Document:
The stairwell down to our basement has a mantel full of pictures from our past. From college days to wedding to pre-child ski trips and post-child trampings through fall leaves, we have nearly two decades covered.
There is one in particular that tells a certain story.
The night before our college graduation, we gathered, my girlfriends — who had shared bathrooms and books and boyfriend stories for 4 years –gathered with our parents to celebrate at a friends’ cabin home. The next day we would hide our identities behind matching caps and gowns and walk uniformly through what would be the last stage of life that I’ve known to be uniform.
This picture on my mantel is a panorama of all of us, just shy of a dozen, in our pre-graduation glow. And our cardigan sweaters. Yes, almost all of us, donning pastels — probably swapped just hours before.
We matched, in so many ways.
Too early to have life’s scars and His ways make us different, we shared much in common at twenty-two.
And the next day was my last day, since, to rub elbows, daily, with others almost just like me.
In those days, sameness meant oneness to me. I wasn’t seasoned enough to distinguish between Jesus’ prayer that we would be one from our flesh’s migration towards those that are same. So, when I left those that were same (and, also, in many ways one!) I mourned. And for years when I couldn’t find anything quite like it, I felt the loss.
Until He started weaving my story with others that were in few ways same, but with whom I could find a connectedness of heart in Him that made us one.
The three ladies in their late forties when I was mid-twenties, who taught me to pray. The couple raising six, when we were childless, who gave us a vision for a future. The friend, forging her way through singleness, when I was en route to four kids, who knew the pain of my waiting, intimately. These are just a few of those, across the pew and at the church down the street, who gave me pictures of Him even when our sweaters didn’t match.
I’m learning that a significant part of loving Him, is loving the testimony of Him bubbling up in His people. This kind of love is imparted, not inherent. To look past the differences in another and search out the kindred hunger for Him which they have within requires God-perspective.
Growth doesn’t happen in a silo.
My flesh has me wired to draw lines in the sand between me and another, to find out who is “like me” and who isn’t. But His eyes see into the heart of a man. And many hearts share the same hunger but in a different skin.
Those who have challenged me the most to know Him more in this post-college life I live are often the ones most different than me. I sometimes think He likes it this way. He offends our flesh to stretch our hearts.

Data lines:
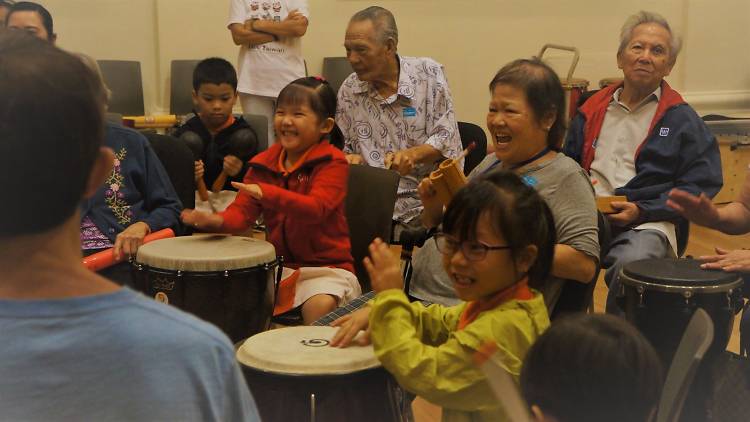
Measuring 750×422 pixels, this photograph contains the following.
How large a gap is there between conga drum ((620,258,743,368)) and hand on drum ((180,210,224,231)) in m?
1.25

Directions:
1. Answer these about the post on the mantel photo, one line each:
(a) What kind of sweaters were almost all the friends wearing in the panorama?
(b) How many children was the couple raising when the writer was still childless?
(c) Who taught the writer to pray?
2. Reproduce word for word the passage of the post on the mantel photo starting with "Too early to" and going on through "made us one.".

Outputs:
1.
(a) Cardigan sweaters, mostly in pastels.
(b) Six.
(c) Three ladies in their late forties.

2.
Too early to have life’s scars and His ways make us different, we shared much in common at twenty-two.
And the next day was my last day, since, to rub elbows, daily, with others almost just like me.
In those days, sameness meant oneness to me. I wasn’t seasoned enough to distinguish between Jesus’ prayer that we would be one from our flesh’s migration towards those that are same. So, when I left those that were same (and, also, in many ways one!) I mourned. And for years when I couldn’t find anything quite like it, I felt the loss.
Until He started weaving my story with others that were in few ways same, but with whom I could find a connectedness of heart in Him that made us one.